Art market insiders said historical data showed money tended to go to the art market when stocks slumped, as quality artworks are viewed as portable assets that have stable value and are currency-neutral.
"When the materials are great, fresh in the market, spending on them is also seen today as alternative investment," said Nicolas Chow, deputy chairman of Sotheby's Asia.
Andy Hei, co-director of art fair Fine Art Asia, which closed yesterday, said sales of antiques this year were stable and new categories such as design, furniture and decorative art fared well, particularly the relatively inexpensive pieces at six-digit prices.
Leading the game is Sotheby's.
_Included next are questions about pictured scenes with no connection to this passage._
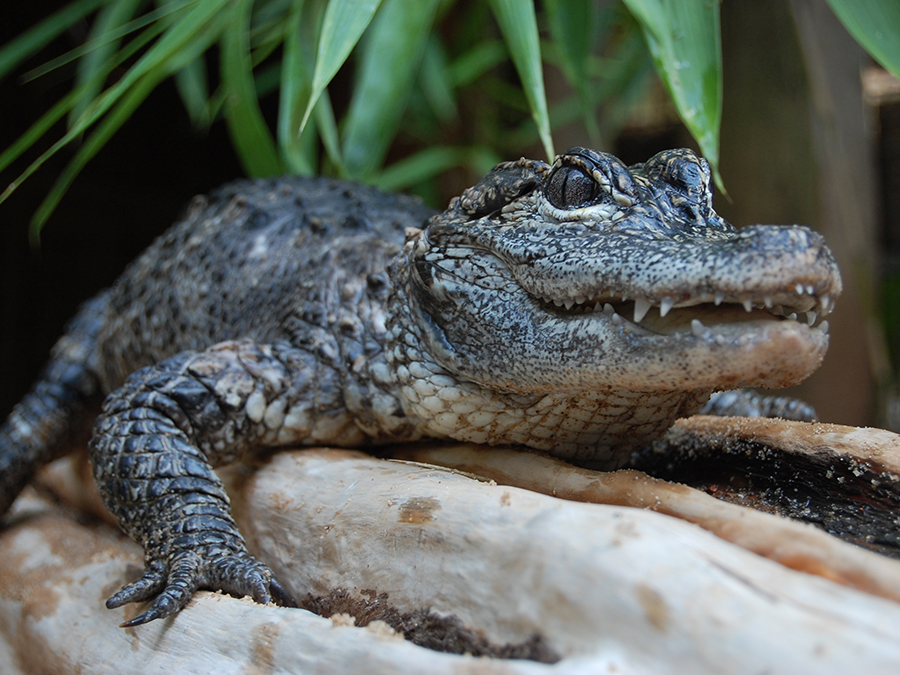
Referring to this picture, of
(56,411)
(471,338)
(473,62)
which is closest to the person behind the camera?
(471,338)

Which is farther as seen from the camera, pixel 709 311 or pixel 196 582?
pixel 196 582

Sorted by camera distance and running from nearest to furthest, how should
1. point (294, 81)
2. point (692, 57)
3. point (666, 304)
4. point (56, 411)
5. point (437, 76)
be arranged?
point (666, 304), point (692, 57), point (294, 81), point (56, 411), point (437, 76)

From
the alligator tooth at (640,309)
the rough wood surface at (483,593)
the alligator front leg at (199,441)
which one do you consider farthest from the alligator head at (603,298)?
the alligator front leg at (199,441)

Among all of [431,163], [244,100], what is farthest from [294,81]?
[431,163]

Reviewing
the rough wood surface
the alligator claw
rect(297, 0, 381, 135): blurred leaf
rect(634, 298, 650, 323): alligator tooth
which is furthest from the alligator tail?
rect(634, 298, 650, 323): alligator tooth

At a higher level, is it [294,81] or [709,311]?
[294,81]

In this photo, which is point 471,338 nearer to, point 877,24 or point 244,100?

Over the past week, the auction house totalled sales of HK$2.669 billion, including buyer's premium, with 76 per cent of the lots sold. The results exceeded the pre-sale estimate of HK$2.3 billion.
The first sale of comics in Asia fetched a total of HK$33.4 million, setting new records for Enki Bilal and Moebius. The Mercedes 1961 300 SL Roadster - the first sale at auction of a vintage car in Hong Kong - fetched HK$10 million.
Poly Auction Hong Kong totalled HK$900 million over its two-day sale, nearly 30 per cent higher than its pre-sale estimate. Top lots included Sanyu's painting , which fetched HK$59 million.
Sotheby's yesterday achieved a world auction record for a Chinese imperial portrait with the sale of a painting of Chunhui, consort of Emperor Qinglong, to an anonymous buyer.
The painting by court artist Giuseppe Castiglione, in a European collection for more than a century, fetched HK$137.4 million, more than doubling the pre-sale estimate at HK$60 million.
Modern and contemporary ink artworks were well-received. Sotheby's fine Chinese paintings sale totalled HK$344 million, more than doubling the pre-sale estimate at HK$160 million, with 83.6 per cent of the lots sold.
Contemporary ink art sales, the largest scale of this category at Sotheby's, totalled HK$31.6 million, 20 per cent above estimates.
Sotheby's modern and contemporary art sales totalled HK$596 million, 40 per cent over the pre-sale estimate. Works by Japanese and Korean artists were sold out, including top lot by Yayoi Kusama, which fetched HK$54.52 million.
Bonhams held its first modern and contemporary art sale in Hong Kong, with works by Kusama and Yoshitomo Nara fetching above high estimates.